Problem statement
Rewrite all of the entries below as a numbered list, omitting the blank lines and the picture markers.

Given records

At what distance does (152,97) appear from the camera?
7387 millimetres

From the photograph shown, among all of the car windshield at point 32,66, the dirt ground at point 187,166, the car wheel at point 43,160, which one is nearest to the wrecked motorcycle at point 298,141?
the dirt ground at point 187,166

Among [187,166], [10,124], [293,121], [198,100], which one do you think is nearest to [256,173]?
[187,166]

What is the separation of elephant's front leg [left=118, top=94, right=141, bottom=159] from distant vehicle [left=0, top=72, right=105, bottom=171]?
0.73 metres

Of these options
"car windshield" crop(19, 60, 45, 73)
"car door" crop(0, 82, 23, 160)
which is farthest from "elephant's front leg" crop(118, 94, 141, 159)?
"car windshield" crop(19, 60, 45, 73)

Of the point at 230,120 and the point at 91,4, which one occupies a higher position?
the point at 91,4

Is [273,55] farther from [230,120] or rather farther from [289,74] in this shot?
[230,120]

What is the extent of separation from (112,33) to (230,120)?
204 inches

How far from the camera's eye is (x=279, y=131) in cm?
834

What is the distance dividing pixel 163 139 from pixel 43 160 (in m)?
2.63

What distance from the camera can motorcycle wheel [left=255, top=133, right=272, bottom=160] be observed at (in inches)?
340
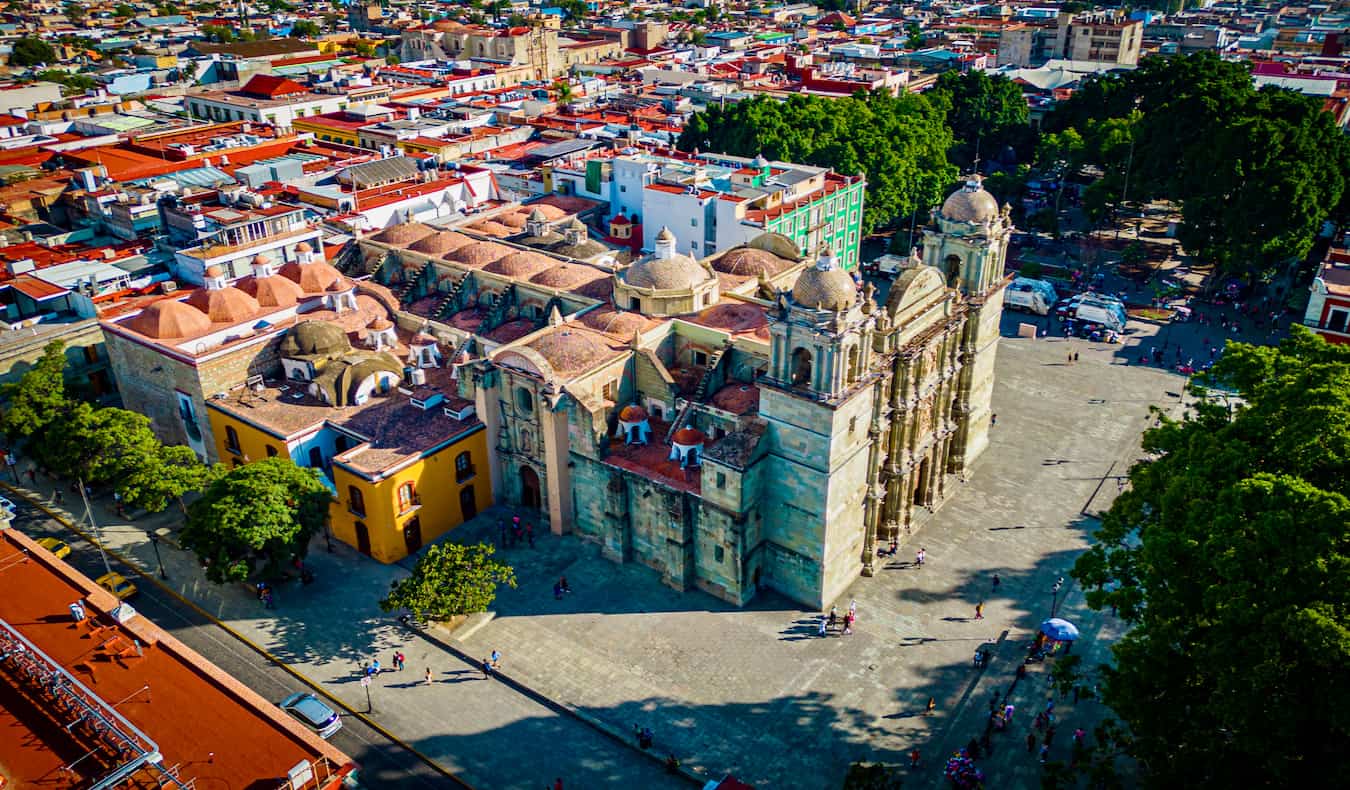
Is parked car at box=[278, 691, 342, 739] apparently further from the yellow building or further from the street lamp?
the street lamp

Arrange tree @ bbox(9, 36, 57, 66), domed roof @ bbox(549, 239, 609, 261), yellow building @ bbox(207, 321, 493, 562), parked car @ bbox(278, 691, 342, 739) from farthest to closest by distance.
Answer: tree @ bbox(9, 36, 57, 66), domed roof @ bbox(549, 239, 609, 261), yellow building @ bbox(207, 321, 493, 562), parked car @ bbox(278, 691, 342, 739)

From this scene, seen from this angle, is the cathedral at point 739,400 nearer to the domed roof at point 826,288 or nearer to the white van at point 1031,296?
the domed roof at point 826,288

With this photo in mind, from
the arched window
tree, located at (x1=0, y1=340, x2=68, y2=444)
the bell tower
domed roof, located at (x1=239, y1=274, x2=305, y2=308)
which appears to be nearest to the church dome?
the arched window

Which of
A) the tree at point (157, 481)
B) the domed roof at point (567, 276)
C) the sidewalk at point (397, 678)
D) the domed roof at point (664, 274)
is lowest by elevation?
the sidewalk at point (397, 678)

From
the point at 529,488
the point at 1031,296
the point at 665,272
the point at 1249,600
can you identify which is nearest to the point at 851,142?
the point at 1031,296

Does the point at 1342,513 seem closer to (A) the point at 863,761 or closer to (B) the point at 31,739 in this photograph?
(A) the point at 863,761

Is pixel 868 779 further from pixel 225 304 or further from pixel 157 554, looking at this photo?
pixel 225 304

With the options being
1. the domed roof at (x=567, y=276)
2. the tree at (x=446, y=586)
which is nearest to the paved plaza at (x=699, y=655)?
the tree at (x=446, y=586)
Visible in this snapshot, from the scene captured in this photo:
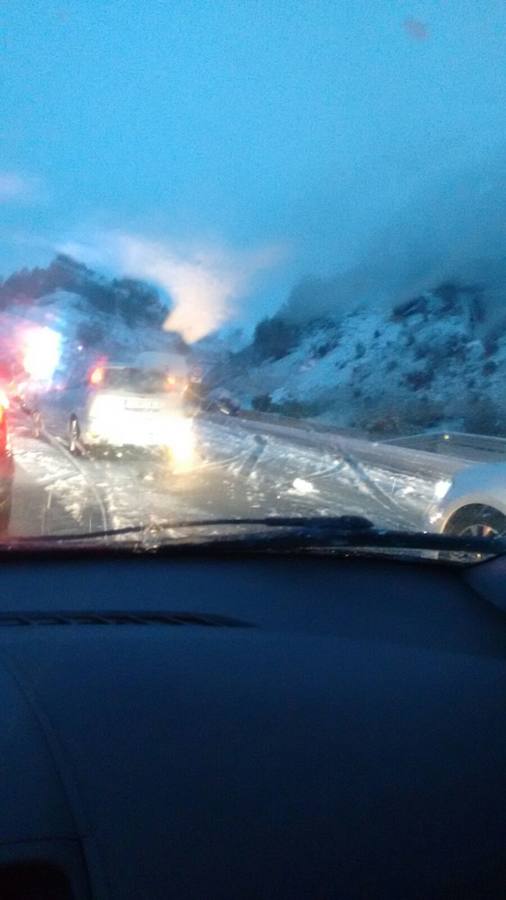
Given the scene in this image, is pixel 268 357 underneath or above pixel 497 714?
above

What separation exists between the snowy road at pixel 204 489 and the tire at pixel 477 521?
6.95ft

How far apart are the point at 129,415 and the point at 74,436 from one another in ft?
3.90

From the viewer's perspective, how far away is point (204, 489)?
13.9 meters

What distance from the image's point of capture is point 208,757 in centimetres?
282

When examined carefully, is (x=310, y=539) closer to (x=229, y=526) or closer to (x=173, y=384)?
(x=229, y=526)

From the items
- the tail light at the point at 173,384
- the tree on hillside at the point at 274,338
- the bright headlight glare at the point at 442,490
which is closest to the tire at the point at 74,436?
the tail light at the point at 173,384

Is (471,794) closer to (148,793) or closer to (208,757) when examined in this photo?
(208,757)

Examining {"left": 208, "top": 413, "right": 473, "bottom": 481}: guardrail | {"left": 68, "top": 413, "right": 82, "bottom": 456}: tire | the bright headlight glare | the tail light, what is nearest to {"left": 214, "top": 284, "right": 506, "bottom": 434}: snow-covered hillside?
{"left": 208, "top": 413, "right": 473, "bottom": 481}: guardrail

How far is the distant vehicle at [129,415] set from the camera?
18312 mm

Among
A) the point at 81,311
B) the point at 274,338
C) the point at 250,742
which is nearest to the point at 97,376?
the point at 250,742

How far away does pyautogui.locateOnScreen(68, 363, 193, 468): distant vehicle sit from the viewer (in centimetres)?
1831

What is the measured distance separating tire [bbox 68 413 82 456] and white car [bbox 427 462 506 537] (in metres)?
11.1

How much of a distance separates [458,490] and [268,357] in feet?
138

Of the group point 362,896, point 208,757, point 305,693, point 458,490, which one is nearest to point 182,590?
point 305,693
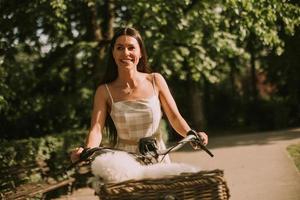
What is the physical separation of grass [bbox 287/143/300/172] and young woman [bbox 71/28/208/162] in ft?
20.9

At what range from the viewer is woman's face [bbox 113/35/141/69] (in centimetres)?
318

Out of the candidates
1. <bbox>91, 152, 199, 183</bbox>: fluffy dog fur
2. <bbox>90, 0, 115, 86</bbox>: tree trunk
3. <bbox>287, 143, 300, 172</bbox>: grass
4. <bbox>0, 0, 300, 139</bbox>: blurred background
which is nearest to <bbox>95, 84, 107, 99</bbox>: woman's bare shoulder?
<bbox>91, 152, 199, 183</bbox>: fluffy dog fur

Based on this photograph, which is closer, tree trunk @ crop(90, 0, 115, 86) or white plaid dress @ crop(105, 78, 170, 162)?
white plaid dress @ crop(105, 78, 170, 162)

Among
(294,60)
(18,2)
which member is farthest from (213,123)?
(18,2)

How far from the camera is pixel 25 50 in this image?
12305 mm

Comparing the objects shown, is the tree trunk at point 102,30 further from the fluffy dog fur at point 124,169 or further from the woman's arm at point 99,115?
the fluffy dog fur at point 124,169

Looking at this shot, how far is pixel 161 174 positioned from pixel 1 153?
21.0 ft

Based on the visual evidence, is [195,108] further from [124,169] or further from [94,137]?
[124,169]

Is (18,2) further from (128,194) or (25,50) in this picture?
(128,194)

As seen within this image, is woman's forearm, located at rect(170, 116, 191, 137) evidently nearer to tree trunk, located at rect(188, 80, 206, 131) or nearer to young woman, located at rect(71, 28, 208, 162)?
young woman, located at rect(71, 28, 208, 162)

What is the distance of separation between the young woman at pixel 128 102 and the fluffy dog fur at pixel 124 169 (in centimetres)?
59

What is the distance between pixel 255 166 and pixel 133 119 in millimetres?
6744

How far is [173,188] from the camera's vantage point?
7.89 ft

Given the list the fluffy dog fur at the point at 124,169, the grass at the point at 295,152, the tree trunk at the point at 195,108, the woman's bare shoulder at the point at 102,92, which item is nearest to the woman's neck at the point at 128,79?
the woman's bare shoulder at the point at 102,92
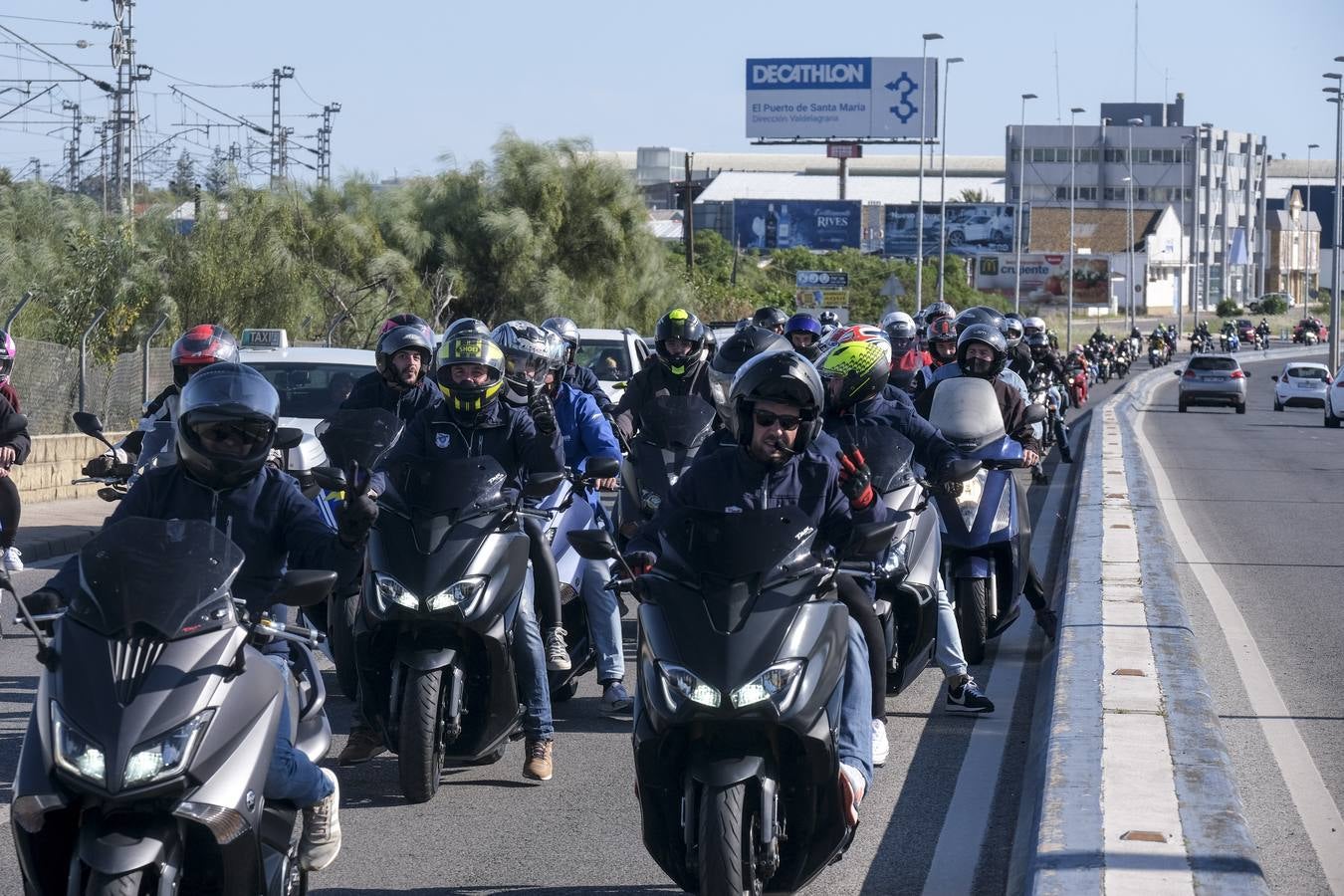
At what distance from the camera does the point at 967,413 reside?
9.91 metres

Task response
1. At what distance does (152,97) appear from the camera?
2. 7387 millimetres
3. From the photograph shown, among all of the car windshield at point 32,66, the dirt ground at point 187,166, the car wheel at point 43,160, which one is nearest to the wrecked motorcycle at point 298,141?
4. the dirt ground at point 187,166
5. Among [187,166], [10,124], [293,121], [198,100], which one do you think is nearest to [256,173]?
6. [187,166]
7. What is the separation of elephant's front leg [left=118, top=94, right=141, bottom=159] from distant vehicle [left=0, top=72, right=105, bottom=171]?
8. 0.73 metres
9. Of these options
10. "car windshield" crop(19, 60, 45, 73)
11. "car door" crop(0, 82, 23, 160)
12. which is farthest from "elephant's front leg" crop(118, 94, 141, 159)?
13. "car windshield" crop(19, 60, 45, 73)
14. Of the point at 230,120 and the point at 91,4, which one occupies a higher position?
15. the point at 91,4
16. Is [273,55] farther from [230,120] or rather farther from [289,74] in this shot?
17. [230,120]
18. What is the extent of separation from (112,33) to (230,120)?
19. 204 inches
20. How far from the camera's eye is (x=279, y=131) in cm?
21. 834
22. What is the distance dividing pixel 163 139 from pixel 43 160 (in m)?
23. 2.63
24. What distance from the camera can motorcycle wheel [left=255, top=133, right=272, bottom=160] be observed at (in inches)?
25. 340
26. Is parked car at box=[278, 691, 342, 739] apparently further from the yellow building or further from the street lamp?
27. the street lamp
28. Arrange tree @ bbox(9, 36, 57, 66), domed roof @ bbox(549, 239, 609, 261), yellow building @ bbox(207, 321, 493, 562), parked car @ bbox(278, 691, 342, 739) from farthest to closest by distance.
29. Answer: tree @ bbox(9, 36, 57, 66), domed roof @ bbox(549, 239, 609, 261), yellow building @ bbox(207, 321, 493, 562), parked car @ bbox(278, 691, 342, 739)
30. From this scene, seen from this angle, is the cathedral at point 739,400 nearer to the domed roof at point 826,288 or nearer to the white van at point 1031,296?
31. the domed roof at point 826,288
32. With this photo in mind, from
33. the arched window
34. tree, located at (x1=0, y1=340, x2=68, y2=444)
35. the bell tower
36. domed roof, located at (x1=239, y1=274, x2=305, y2=308)
37. which appears to be nearest to the church dome?
38. the arched window
39. Which of
40. A) the tree at point (157, 481)
41. B) the domed roof at point (567, 276)
42. C) the sidewalk at point (397, 678)
43. D) the domed roof at point (664, 274)
44. is lowest by elevation?
45. the sidewalk at point (397, 678)
46. From
47. the point at 529,488
48. the point at 1031,296
49. the point at 665,272
50. the point at 1249,600
51. can you identify which is nearest to the point at 851,142?
52. the point at 1031,296
53. Does the point at 1342,513 seem closer to (A) the point at 863,761 or closer to (B) the point at 31,739 in this photograph?
54. (A) the point at 863,761
55. Is pixel 868 779 further from pixel 225 304 or further from pixel 157 554, looking at this photo?
56. pixel 225 304
57. With the options being
58. 1. the domed roof at (x=567, y=276)
59. 2. the tree at (x=446, y=586)
60. which is nearest to the paved plaza at (x=699, y=655)?
61. the tree at (x=446, y=586)
62. Visible in this snapshot, from the scene captured in this photo:
63. Given the scene in this image, is pixel 268 357 underneath or above pixel 497 714?
64. above
65. What separation exists between the snowy road at pixel 204 489 and the tire at pixel 477 521?
66. 6.95ft
67. How far apart are the point at 129,415 and the point at 74,436 from one another in ft?
68. 3.90
69. From the viewer's perspective, how far away is point (204, 489)?
70. 13.9 meters
71. What distance from the image's point of capture is point 208,757 in centimetres?
72. 282
73. When examined carefully, is (x=310, y=539) closer to (x=229, y=526) or closer to (x=173, y=384)?
74. (x=229, y=526)
75. From the items
76. - the tail light at the point at 173,384
77. - the tree on hillside at the point at 274,338
78. - the bright headlight glare at the point at 442,490
79. which is closest to the tire at the point at 74,436?
80. the tail light at the point at 173,384
81. Is (471,794) closer to (148,793) or closer to (208,757) when examined in this photo?
82. (208,757)
83. Examining {"left": 208, "top": 413, "right": 473, "bottom": 481}: guardrail | {"left": 68, "top": 413, "right": 82, "bottom": 456}: tire | the bright headlight glare | the tail light, what is nearest to {"left": 214, "top": 284, "right": 506, "bottom": 434}: snow-covered hillside?
84. {"left": 208, "top": 413, "right": 473, "bottom": 481}: guardrail
85. How far is the distant vehicle at [129,415] set from the camera?
86. 18312 mm
87. Among
88. A) the point at 81,311
89. B) the point at 274,338
90. C) the point at 250,742
91. which is nearest to the point at 97,376?
92. the point at 250,742
93. How far away does pyautogui.locateOnScreen(68, 363, 193, 468): distant vehicle sit from the viewer (in centimetres)?
94. 1831
95. What is the measured distance separating tire [bbox 68 413 82 456] and white car [bbox 427 462 506 537] (in metres)?
96. 11.1
97. How much of a distance separates [458,490] and [268,357] in feet?
98. 138
99. Of the group point 362,896, point 208,757, point 305,693, point 458,490, which one is nearest to point 182,590?
100. point 305,693
101. What is the physical separation of grass [bbox 287/143/300/172] and young woman [bbox 71/28/208/162] in ft?
102. 20.9
103. At what range from the viewer is woman's face [bbox 113/35/141/69] (in centimetres)?
104. 318
105. Out of the candidates
106. 1. <bbox>91, 152, 199, 183</bbox>: fluffy dog fur
107. 2. <bbox>90, 0, 115, 86</bbox>: tree trunk
108. 3. <bbox>287, 143, 300, 172</bbox>: grass
109. 4. <bbox>0, 0, 300, 139</bbox>: blurred background
110. which is nearest to <bbox>95, 84, 107, 99</bbox>: woman's bare shoulder?
111. <bbox>91, 152, 199, 183</bbox>: fluffy dog fur
112. Based on this photograph, which is closer, tree trunk @ crop(90, 0, 115, 86) or white plaid dress @ crop(105, 78, 170, 162)?
113. white plaid dress @ crop(105, 78, 170, 162)
114. Among
115. (294,60)
116. (18,2)
117. which member is farthest from (213,123)?
118. (18,2)
119. How far from the camera is pixel 25 50 in this image?
120. 12305 mm
121. Comparing the objects shown, is the tree trunk at point 102,30 further from the fluffy dog fur at point 124,169 or further from the woman's arm at point 99,115?
122. the fluffy dog fur at point 124,169
123. Looking at this shot, how far is pixel 161 174 positioned from pixel 1 153?
124. 21.0 ft
125. Based on the visual evidence, is [195,108] further from [124,169] or further from [94,137]?
126. [124,169]
127. Is (18,2) further from (128,194) or (25,50) in this picture?
128. (128,194)
129. As seen within this image, is woman's forearm, located at rect(170, 116, 191, 137) evidently nearer to tree trunk, located at rect(188, 80, 206, 131) or nearer to young woman, located at rect(71, 28, 208, 162)?
130. young woman, located at rect(71, 28, 208, 162)
131. What is the distance of separation between the young woman at pixel 128 102 and the fluffy dog fur at pixel 124 169 (in centimetres)?
132. 59
133. What is the distance between pixel 255 166 and pixel 133 119 in millimetres?
134. 6744
135. How far is [173,188] from the camera's vantage point?
136. 7.89 ft
137. Given the list the fluffy dog fur at the point at 124,169, the grass at the point at 295,152, the tree trunk at the point at 195,108, the woman's bare shoulder at the point at 102,92, which item is nearest to the woman's neck at the point at 128,79?
138. the woman's bare shoulder at the point at 102,92
139. At what distance from the camera does the point at 967,413 reside?
140. 9.91 metres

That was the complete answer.